Libertees ®: Il caffè e i suoi ​​colori

È attraverso la moda che Libertees dà un nuovo senso e nuove opportunità alle donne private della libertà nel Minas Gerais, la regione del sud-est del Brasile al 4° posto nella classifica dei Paesi del mondo per maggior numero di presenze femminili nelle carceri. Fin dal 2013, Libertees, in partnership con il sistema carcerario locale, ha offerto oltre 134 mila ore di formazione professionale retribuita, con l’obiettivo di reinserire queste donne nel mercato del lavoro dopo aver scontato la pena. La collezione Libertees è ispirata al fiore del caffè, che, con la sua delicatezza e forza, evoca la dolcezza della figura femminile, ma anche la resilienza nella vita.

KF Branding & Woolmay Mayden: Luminosità

In questa collezione, ricca di stampe dai colori intensi, KF Branding si unisce a Woolmay Mayden, il famoso modello haitiano, per sviluppare una proposta coraggiosa e senza tempo. Tema della collezione sono le storie di forza e di coraggio delle persone di colore che hanno raggiunto il successo. La luminosità a cui si fa riferimento è quella che avvolge chi si lascia andare al potere trasformativo dell’amore. Il brand, situato a Porto Seguro, nello Stato di Bahia, fa della moda uno strumento di empowerment. Il ricavato della vendita dei capi presentati alla sfilata sarà messo all’asta e la somma raccolta sarà devoluta in beneficenza al Centro di sostegno per bambini bisognosi malati di cancro. 

Helena Pontes

Lino, seta e cotone biologico e un design ispirato alla cultura indigena brasiliana sono al centro della nuova collezione Helena Pontes. Il brand con base a Rio de Janeiro presenta capi in tessuti di fibre naturali, realizzati in collaborazione con artisti e designer locali utilizzando tecniche di stampa digitale, con inchiostri certificati biodegradabili e a base d’acqua. Gli accessori sono stati sviluppati in collaborazione con cooperative della regione amazzonica e artigiani di Brasilia. 

Enéas Neto: Cyanocorax 2022

La collezione Cyanocorax 2022 prende vita dalla tecnica di modellazione Zero Waste, basata sullo studio morfologico di alcuni uccelli. Tessuti come seta, lino, cotone riciclato e fibre cellulosiche sono stati scelti in modo che pezzi classici e strutturati evochino il desiderio di volare in alto e spargere semi positivi, così come narra la leggenda del Blue Jaw (Cyanocorax caeruleus). L’uccello è un simbolo dello Stato del Paraná, nel Brasile meridionale, dove ha origine il brand Enéas Neto. 

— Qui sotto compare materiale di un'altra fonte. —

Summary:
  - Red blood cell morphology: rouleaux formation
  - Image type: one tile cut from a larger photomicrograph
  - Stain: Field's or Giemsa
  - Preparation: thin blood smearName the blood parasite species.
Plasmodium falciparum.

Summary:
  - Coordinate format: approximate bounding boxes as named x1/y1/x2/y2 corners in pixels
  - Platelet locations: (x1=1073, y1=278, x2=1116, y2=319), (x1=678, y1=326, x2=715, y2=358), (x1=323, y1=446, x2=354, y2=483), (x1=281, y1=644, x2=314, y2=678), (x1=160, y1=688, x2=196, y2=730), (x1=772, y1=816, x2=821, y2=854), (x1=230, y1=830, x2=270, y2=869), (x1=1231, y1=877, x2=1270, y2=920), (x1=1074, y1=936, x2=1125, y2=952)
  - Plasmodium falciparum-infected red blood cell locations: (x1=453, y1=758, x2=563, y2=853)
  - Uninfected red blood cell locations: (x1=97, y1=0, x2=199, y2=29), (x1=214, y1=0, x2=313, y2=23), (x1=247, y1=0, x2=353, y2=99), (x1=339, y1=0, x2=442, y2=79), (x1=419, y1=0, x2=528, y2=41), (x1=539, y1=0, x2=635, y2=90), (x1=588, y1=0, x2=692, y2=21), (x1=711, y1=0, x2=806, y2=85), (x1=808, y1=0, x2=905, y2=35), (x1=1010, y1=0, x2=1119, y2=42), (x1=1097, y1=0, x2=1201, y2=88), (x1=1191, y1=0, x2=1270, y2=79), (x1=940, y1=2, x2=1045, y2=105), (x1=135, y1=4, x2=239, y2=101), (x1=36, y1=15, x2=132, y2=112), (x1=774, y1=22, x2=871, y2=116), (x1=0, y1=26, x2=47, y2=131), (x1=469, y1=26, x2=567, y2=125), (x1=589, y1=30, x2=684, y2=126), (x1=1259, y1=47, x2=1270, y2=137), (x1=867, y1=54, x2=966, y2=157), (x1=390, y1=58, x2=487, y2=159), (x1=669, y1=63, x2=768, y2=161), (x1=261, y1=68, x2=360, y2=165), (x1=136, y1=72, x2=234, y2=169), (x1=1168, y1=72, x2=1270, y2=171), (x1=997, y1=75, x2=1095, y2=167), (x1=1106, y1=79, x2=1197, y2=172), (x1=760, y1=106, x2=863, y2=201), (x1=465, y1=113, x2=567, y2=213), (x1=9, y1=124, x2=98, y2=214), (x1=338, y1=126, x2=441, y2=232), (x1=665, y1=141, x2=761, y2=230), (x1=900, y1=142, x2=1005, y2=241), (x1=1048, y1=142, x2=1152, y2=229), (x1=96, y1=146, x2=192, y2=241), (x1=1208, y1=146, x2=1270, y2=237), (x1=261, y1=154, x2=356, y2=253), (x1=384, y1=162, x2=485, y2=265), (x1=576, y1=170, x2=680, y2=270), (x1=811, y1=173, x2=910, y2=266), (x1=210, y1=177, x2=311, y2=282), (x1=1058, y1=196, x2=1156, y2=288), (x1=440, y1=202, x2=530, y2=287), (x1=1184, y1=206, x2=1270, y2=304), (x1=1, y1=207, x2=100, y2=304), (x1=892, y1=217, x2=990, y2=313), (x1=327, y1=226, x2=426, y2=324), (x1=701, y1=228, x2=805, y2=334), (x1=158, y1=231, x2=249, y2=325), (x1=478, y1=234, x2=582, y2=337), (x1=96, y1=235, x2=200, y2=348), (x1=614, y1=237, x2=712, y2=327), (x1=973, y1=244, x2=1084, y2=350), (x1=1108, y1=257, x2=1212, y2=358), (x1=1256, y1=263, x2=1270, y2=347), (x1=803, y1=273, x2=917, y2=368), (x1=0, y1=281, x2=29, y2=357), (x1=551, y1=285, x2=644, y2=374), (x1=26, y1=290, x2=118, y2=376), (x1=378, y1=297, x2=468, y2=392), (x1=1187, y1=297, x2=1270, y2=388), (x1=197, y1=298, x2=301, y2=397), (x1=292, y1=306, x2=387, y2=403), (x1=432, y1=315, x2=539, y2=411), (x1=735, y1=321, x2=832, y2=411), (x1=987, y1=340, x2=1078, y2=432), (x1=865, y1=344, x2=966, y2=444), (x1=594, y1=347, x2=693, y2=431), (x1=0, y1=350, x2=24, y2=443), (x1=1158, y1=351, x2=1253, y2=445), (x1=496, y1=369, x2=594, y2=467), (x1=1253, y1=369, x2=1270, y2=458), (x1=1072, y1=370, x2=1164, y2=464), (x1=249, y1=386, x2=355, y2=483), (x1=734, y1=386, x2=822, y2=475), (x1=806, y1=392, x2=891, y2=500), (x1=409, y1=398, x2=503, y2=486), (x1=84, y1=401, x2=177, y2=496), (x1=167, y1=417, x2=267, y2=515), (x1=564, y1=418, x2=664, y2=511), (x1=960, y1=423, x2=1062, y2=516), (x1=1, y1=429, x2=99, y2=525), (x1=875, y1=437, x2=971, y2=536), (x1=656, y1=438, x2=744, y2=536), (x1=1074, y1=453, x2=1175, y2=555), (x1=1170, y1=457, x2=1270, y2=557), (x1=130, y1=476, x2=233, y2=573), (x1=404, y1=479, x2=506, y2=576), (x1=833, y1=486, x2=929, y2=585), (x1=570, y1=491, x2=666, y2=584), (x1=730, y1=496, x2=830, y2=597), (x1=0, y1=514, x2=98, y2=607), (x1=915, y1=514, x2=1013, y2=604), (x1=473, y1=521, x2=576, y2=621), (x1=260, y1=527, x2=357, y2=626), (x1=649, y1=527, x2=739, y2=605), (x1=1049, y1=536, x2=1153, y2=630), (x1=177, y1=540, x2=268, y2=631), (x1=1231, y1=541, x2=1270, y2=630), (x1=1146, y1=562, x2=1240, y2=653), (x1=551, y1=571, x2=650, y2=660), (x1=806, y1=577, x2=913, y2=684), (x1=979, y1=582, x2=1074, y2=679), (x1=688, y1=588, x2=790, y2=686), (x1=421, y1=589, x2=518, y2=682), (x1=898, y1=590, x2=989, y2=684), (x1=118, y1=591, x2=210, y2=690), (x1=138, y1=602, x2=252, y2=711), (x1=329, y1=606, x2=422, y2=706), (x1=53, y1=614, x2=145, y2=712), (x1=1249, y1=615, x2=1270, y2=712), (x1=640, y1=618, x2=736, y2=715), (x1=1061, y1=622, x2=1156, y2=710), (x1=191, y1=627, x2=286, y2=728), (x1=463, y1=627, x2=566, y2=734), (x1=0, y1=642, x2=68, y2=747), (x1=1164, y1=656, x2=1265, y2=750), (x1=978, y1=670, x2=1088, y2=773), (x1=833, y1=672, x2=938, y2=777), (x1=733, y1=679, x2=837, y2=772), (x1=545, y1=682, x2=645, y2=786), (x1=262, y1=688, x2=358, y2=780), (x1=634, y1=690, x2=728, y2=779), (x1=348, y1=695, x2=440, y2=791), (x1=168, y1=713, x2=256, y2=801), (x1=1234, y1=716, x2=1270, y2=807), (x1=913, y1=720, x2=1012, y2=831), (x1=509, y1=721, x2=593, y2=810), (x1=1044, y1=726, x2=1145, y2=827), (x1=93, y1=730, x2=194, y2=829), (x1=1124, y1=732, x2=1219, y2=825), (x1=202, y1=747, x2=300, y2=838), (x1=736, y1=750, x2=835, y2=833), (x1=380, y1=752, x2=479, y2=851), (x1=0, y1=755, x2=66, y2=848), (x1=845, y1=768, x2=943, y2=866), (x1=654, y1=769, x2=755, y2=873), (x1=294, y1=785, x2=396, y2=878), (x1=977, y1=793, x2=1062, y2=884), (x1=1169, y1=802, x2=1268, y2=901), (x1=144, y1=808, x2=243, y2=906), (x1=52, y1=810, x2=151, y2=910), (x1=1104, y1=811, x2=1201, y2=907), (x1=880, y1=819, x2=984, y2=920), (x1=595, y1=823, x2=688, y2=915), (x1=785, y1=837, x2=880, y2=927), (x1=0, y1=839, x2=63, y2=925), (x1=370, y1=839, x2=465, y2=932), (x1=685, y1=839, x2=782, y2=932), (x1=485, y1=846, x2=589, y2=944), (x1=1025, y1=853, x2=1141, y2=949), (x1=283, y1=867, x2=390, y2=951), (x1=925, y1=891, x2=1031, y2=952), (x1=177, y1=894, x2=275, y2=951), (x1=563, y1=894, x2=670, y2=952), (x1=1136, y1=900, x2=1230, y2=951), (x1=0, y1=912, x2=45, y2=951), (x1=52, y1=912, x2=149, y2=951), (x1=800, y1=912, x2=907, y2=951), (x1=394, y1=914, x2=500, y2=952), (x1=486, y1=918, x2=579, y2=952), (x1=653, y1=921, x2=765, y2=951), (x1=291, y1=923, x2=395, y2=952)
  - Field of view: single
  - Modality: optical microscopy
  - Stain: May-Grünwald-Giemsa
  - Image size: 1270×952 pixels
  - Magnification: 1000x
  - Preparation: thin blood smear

Rico Bracco: The West Blessmann Line

Questa collezione invita a uno stile di vita lento, promuovendo le arti e le loro forme di espressione, diffondendo l’amore per la natura e la semplicità. Situato a Caxias do Sul, nello Stato di Rio Grande do Sul, il brand utilizza principalmente il lino e valorizza la manodopera locale recuperando tecniche artigianali considerate patrimonio immateriale, e anche comunicando un frammento della storia italiana passata legata all’immigrazione nella regione. 

Dona Rufina: Verissimas – Solo Showroom

Il brand Dona Rufina opera nello stato del Rio Grande do Sul e si occupa della lavorazione della lana, seguendo tutte le fasi di trasformazione e commercializzazione dei formati – stoppino, filato e feltro – oltre alla creazione dei capi di abbigliamento.

Dona Rufina ha realizzato un progetto che valorizza la lana dalla regione meridionale del Paese per reinserire la materia prima nel mercato della moda e del design coinvolgendo le donne locali, con lo scopo di preservare le tradizioni culturali della pampa. La collezione di borse e accessori è un omaggio alle donne forti del Brasile descritte dallo scrittore brasiliano Érico Veríssimo, di cui prende il nome.